### TEXTAUSZUG

Folgende Fragestellungen können als Hilfestellung bzw. Aufgabenstellung für die Teilnehmer gestellt werden.
Wer ist von einem Problem betroffen? Wer macht sich Sorgen in oder vor der Situation?
Was sind die Probleme, die gelöst werden müssen? Worin genau besteht das Problem?
Wie könnten sie gelöst werden? Welche Lösungsansätze gibt es?
Wie würde sich eine Lösung auswirken? Welche Veränderungen bringt eine Lösung des Problems mit sich?
Welche Randbedingungen sind bei der Lösung der Probleme zu berücksichtigen? Welche internen und externen Faktoren müssen noch beachtet werden?
Hinweis: Gerade im Bereich der Entwicklung von Geschäftsmodellen sollte noch die Kategorie bzw. Frage mit aufgenommen werden: Wie wird das Problem aktuell gelöst? – Diese Betrachtung gibt oft Aufschluss darüber, wie notwendig eine Lösung ist und wie hoch die Bereitschaft ist jemanden für das Lösen dieses Problems zu bezahlen.
Durchführung: Ideen reflektieren
Nachdem alle Erkenntnisse und Ideen unter den entsprechenden Kategorien zusammengetragen wurden, erfolgt die Bewertung der Punkte. Im ersten Schritt sollten alle ähnlichen Notizen geclustert bzw. konsolidiert werden (Affinitätsdiagramm). Und anschließend mit Hilfe von einem Dot-Voting die wichtigsten Punkte herausgefiltert.
Problem Statement definieren
Im letzten Schritt wird gemeinsam, nach obigem Vorbild, ein entsprechendes aussagekräftiges Problem Statement formuliert und diskutiert.

######

§ AUFGABE A
Geben Sie den Abschnitt des Textauszugs wörtlich wieder, der mit den Worten „Folgende Fragestellungen können“ beginnt und mit „Problems mit sich?“ endet.
§ AUFGABE B
Mit welcher Methode werden laut Textauszug die wichtigsten Punkte herausgefiltert?
Das anschließende Material ist vom Textauszug unabhängig.

### VORLIEGENDE DATEN

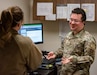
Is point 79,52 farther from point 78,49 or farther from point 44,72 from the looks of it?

######

§ ERGEBNIS A
Folgende Fragestellungen können als Hilfestellung bzw. Aufgabenstellung für die Teilnehmer gestellt werden.
Wer ist von einem Problem betroffen? Wer macht sich Sorgen in oder vor der Situation?
Was sind die Probleme, die gelöst werden müssen? Worin genau besteht das Problem?
Wie könnten sie gelöst werden? Welche Lösungsansätze gibt es?
Wie würde sich eine Lösung auswirken? Welche Veränderungen bringt eine Lösung des Problems mit sich?

§ ERGEBNIS B
Mit einem Dot-Voting.